WE are all wringing our hands over the plight of failing, unstable regions of the Third World, especially those in sub-Saharan Africa. But there is little consensus on what the American response should be. Many liberals blame the West and racism for the Third

World's ills, and believe that democracy and foreign-aid programs can defeat historical, cultural, and environmental forces that have been at work for centuries. Some conservatives think that the free market is the answer to everyone's problems; other conservatives think that even a display of interest in a place like Africa indicates naive do-goodism. At one extreme is Pat Buchanan, at the Mexican border with a gun and a black cowboy hat, holding off the tide of darker peoples. At the other extreme is Mrs. Jellyby, in Dickens's Bleak House, whose eyes "could see nothing nearer than Africa!" Mrs. Jellyby let her London household go to ruin while she wrote letters all day in support of a tribe on the Niger River. Caught among the various mindsets are well-meaning Washington bureaucrats who are trying to craft workable policies on global humanitarian issues.

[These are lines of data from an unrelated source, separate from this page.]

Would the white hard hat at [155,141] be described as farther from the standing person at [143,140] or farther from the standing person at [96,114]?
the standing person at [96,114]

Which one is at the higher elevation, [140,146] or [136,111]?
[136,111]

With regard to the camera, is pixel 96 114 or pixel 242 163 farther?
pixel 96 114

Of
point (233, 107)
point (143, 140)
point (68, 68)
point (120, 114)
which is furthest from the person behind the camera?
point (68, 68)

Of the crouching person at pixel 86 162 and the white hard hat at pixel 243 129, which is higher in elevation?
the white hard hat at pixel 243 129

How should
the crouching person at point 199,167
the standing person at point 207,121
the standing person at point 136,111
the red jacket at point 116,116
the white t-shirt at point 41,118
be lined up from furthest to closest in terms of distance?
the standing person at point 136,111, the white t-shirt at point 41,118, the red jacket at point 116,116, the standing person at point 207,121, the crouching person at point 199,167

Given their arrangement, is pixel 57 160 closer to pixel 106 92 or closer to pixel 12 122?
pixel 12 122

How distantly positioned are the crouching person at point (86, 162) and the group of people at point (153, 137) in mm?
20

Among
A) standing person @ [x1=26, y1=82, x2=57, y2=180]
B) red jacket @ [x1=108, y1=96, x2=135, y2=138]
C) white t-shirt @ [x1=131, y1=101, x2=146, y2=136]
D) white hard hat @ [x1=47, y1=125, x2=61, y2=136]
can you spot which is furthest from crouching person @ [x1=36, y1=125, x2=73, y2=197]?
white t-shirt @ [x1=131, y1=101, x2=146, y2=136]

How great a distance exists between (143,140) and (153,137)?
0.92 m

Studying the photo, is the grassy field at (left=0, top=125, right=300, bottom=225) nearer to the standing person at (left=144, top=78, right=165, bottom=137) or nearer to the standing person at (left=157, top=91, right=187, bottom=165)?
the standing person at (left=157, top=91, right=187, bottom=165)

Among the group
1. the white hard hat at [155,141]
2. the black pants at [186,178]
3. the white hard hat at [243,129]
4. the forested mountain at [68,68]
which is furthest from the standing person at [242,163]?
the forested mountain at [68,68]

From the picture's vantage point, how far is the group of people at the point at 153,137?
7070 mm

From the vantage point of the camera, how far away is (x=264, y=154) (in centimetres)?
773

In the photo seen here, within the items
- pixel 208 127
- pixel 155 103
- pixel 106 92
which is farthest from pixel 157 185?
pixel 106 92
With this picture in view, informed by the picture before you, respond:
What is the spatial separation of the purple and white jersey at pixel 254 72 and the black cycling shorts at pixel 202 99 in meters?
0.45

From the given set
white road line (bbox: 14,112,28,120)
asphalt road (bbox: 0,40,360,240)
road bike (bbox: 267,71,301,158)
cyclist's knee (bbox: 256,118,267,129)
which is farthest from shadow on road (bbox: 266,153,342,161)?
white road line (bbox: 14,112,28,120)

A durable foreign-aid consensus--one that might do gradual but unmistakable good where good can in fact be done--must be built on two seemingly contrary realizations:
* Although some human societies have made end runs around their own histories and environments, exceptionalism is, well, the exception. The fact that Africa continues to fall economically behind the Indian subcontinent (the second poorest region on the planet), despite billions spent on development assistance over the decades, amounts to an inescapable negative judgment. Not even Russia, with its 150 million people, 99 percent of whom are literate, can be pivotally affected by aid. To think that aid can fundamentally change sub-Saharan Africa, whose population is 3.75 times that of Russia and whose literacy rate is much, much lower, is to take a position that few people outside a narrow intellectual elite will accept. As our own historically high economic-growth rates fall, it is not even clear that American exceptionalism can be counted on: we will have less money in the future for foreign aid, not more.